Bridge Over Palk Strait Has A Hoary Past

The idea of building a road bridge across the Palk Strait to link India and Sri Lanka, which the Indian Road Transport Minister, Nitin Gadkari, has revived, has a hoary past.

COLOMBO: The idea of building a road bridge across the Palk Strait to link India and Sri Lanka, which the Indian Road Transport Minister, Nitin Gadkari, has revived, has a hoary past.

The ancient Hindu epic, the Ramayana, mentions the construction of a bridge to enable Lord Rama’s army to move to Lanka. At the end of the 19 th, Century, the British, who were then ruling India and Lanka, seriously considered the construction of a bridge across the 35 km stretch of sea so that tea and rubber plantation workers from Tamil Nadu could be moved easily between India and Lanka.           

In his paper on the bridge Dr. Willie Mendis, Emeritus Professor of Town and Country Planning, Moratuwa University, says that the project was revived by a Madras-based Consultant Railway Engineer in 1894. The Madras railways  quickly got a  technical blueprint and costing done. By 1913-14, Mandapam was connected with Pamban Island by a rail bridge with a road segment. A terminal was built at Dhanushkodi. The Pamban Bridge had a portion which could be lifted to permit boats to pass underneath.

On the Lankan side, Mannar was connected to Talaimannar jetty by a rail bridge across the sea. And the first train from within Lanka, crossed from Mannar to Talaimannar in 1914. 

Though the rail tracks at the two ends of the envisaged India-Lanka railway were constructed, the bridge across the Palk Strait was not.  Mendis quotes a Lankan railway engineer to say that this was due to the difference in the track gauges.  While it was broad gauge on the Lankan side, it was narrow gauge on the Indian side.

Over time, due to various factors, including war, the bridge building project was not pursued.

Hanuman Bridge

However, during the 2002-2004 Peace Process, the then Lankan Prime Minister, Ranil Wickremesinghe, asked India to help build what he called the “Hanuman Bridge.” The Lankan side envisaged a four-lane highway with a parallel single rail track. The Lankan Board of Investment (BOI) fixed the cost at LKR 88 billion (USD 654 million at the present exchange rate).

According to Mendis, there was enthusiasm for the project among engineers on both sides of the Palk Strait.
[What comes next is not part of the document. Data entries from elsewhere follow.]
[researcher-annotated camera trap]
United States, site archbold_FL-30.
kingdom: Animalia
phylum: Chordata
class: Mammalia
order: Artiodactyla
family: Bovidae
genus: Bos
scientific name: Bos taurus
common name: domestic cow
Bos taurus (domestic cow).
Many good papers were presented at a seminar held in Colombo in August 2002 under the aegis of the Lankan Institution of Engineers and the Indian Institution of Engineers (Tamil Nadu Centre). But New Delhi’s response was “lukewarm” because the then Tamil Nadu government was against the bridge, Mendis laments.

After Eelam War IV, however, the bridge idea was revived as part of the SAARC and Asian road connectivity projects. It was discussed by SAARC Transport Ministers at Colombo in 2009.